According to the Advent sermon below, which prophets were contemporaries of First Isaiah and deeply influenced him?

Document passage
######
Church of the Open Door:  First Christian Church, Ukiah
like us on facebook!
  • Home
  • Who We Are
  • News
  • Out Reach
  • Pastor's Blog
  • Church History

ADVENT ONE:  WHO'S IT ALL ABOUT?"

12/3/2023

0 Comments

 
Isaiah 42:1-4
Here is my servant, whom I uphold,
    my chosen, in whom my soul delights;
I have put my spirit upon him,

    he will bring forth justice to the nations.
He will not cry out or lift up his voice
    or make it heard in the street;
a bruised reed he will not break,
    and a dimly burning wick he will not quench;
    he will faithfully bring forth justice.
He will not grow faint or be crushed
    until he has established justice in the earth
.

​
Advent is not about the birth of Jesus.  That comes with Christmas.  Advent is about those who believed and hoped . . . and waited . . . and kept on hoping.

One of the primary prophets who spoke of one to come for the people was Isaiah.  Isaiah’s is a long book, with 66 chapters, covering a vast number of years – so long that scholars have identified three different Isaiahs – first, second, and third. 

The story told by all three Isaiahs is a story of comfort and security turned to loss and despair and a feeling of deep abandonment.  The people had grown used to having God guide them and prosper them for so long that they began to take God for granted, until it all collapsed around them and they had to learn to trust God all over again.  It was a long and tortuous journey.

First Isaiah was a contemporary of, and deeply influenced by such prophets as Amos, Hosea, and Micah, who were well known as prophets of Social Justice.  Influenced by these prophets, Isaiah preached a message of justice for all to all who would listen -- kings, ordinary people, cultural leaders -- a justice only to be found in adherence to far older messages of God’s justice, a Messiah to come, and the absolute necessity of placing the nation’s full dependence in Yahweh rather than in the might of nations and earthly kings. 

This was the time leading up to and during the Babylonian exile and Isaiah taught, first, that bad things were going to happen if the people didn’t return to obeying God in all things, and then once the worst happened, that the only hope of the people in exile, as well as those fragmented souls left behind, was an absolute trust in God’s promises.
######
Material
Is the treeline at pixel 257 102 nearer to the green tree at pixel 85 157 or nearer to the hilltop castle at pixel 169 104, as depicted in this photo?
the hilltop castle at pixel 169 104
######
Solution to this exercise
Amos, Hosea, and Micah.